Quase que ele foi acertado pelo jarro, voando na sala de visitas. Quase que ele derrubou a porta da rua. Descontrolado, desceu a Rua das Flores sem óculos, sem chapéu e com língua presa na boca. Já dentro da casa de Madalena, soltou a língua: “Fale logo: está ou não está?
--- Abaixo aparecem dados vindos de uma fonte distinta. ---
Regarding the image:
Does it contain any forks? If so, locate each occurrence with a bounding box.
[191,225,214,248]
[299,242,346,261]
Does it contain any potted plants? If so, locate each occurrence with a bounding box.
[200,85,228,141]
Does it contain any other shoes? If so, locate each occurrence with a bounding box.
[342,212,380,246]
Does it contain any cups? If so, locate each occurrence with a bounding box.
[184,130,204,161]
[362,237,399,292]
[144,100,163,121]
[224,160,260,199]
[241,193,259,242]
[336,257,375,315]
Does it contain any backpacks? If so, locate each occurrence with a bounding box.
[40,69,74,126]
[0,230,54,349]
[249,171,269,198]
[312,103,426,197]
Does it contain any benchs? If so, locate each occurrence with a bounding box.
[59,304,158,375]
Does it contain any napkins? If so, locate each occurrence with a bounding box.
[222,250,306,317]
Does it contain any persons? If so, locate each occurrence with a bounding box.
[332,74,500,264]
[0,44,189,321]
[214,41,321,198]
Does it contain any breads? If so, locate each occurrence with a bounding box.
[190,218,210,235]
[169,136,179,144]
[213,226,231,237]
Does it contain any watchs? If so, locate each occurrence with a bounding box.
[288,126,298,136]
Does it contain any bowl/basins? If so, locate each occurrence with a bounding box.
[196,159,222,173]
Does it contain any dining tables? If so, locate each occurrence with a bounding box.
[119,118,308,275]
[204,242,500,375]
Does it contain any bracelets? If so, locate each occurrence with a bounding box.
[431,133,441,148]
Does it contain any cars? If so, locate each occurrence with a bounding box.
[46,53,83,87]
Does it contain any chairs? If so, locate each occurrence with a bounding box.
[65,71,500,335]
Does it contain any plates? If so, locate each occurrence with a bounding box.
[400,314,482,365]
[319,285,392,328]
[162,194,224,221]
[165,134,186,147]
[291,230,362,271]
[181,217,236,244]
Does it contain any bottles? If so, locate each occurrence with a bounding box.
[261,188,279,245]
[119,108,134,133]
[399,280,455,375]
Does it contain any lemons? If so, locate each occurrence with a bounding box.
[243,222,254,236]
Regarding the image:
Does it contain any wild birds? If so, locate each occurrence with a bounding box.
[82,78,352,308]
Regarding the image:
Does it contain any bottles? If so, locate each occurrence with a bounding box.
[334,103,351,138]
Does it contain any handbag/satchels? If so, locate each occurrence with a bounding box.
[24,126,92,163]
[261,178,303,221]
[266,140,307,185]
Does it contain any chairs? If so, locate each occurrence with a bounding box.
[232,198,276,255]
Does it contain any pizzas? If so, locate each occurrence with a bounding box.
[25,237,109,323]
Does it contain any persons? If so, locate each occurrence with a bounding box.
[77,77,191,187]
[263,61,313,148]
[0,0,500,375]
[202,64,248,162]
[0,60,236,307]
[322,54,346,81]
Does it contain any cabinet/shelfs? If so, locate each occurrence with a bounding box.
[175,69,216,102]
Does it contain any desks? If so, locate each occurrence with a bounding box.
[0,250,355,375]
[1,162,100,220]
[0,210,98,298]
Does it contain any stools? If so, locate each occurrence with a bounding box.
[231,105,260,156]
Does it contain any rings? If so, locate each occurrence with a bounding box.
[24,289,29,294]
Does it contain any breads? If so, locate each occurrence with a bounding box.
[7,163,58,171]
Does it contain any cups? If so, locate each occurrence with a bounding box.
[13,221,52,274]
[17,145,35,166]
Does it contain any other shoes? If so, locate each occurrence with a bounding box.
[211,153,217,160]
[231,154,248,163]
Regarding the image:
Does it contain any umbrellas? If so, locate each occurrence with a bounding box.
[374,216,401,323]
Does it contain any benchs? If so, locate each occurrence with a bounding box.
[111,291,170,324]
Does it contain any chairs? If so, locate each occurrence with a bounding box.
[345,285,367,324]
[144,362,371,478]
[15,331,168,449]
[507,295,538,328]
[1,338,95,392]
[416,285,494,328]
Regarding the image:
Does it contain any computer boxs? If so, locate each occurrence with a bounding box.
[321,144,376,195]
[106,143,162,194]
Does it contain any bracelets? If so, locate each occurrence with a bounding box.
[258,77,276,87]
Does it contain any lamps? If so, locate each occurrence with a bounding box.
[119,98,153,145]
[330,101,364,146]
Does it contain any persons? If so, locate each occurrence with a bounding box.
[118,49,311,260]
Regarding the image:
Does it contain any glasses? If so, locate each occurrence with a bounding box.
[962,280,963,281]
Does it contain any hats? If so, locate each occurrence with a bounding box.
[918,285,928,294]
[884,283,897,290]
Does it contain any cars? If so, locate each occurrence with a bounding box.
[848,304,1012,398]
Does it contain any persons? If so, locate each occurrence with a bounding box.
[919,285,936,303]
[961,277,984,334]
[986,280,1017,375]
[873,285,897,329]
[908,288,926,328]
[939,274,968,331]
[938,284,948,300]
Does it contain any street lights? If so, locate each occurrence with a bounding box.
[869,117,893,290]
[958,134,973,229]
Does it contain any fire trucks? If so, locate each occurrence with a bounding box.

Se estiver, vai ter de tirar”. De pronto, Madalena desafiou-lhe: “Não me obrigue a fazer aborto”.

Após três dias a refletir em casa e no armarinho, ele se dirigiu à casa de Madalena, decidido acabar com a chantagem. Entretanto, encontrou-a furiosa, por ele ter ido, segundo contaram a ela, chafurdar seu nome na casa da cartomante, sua inimiga. E com dedo indicador sobre o nariz dele, Madalena repetiu não fazer aborto. Assim, diante do desaforo de Madalena e sem se importar com os gritos da menina, atirou três vezes na amante.

Só se despertou do crime que havia praticado, ao estar sentado na bancada de cimento da delegacia, após ouvir a ordem do delegado para o subordinado: Manda entrar o da vez, cabo Machado”.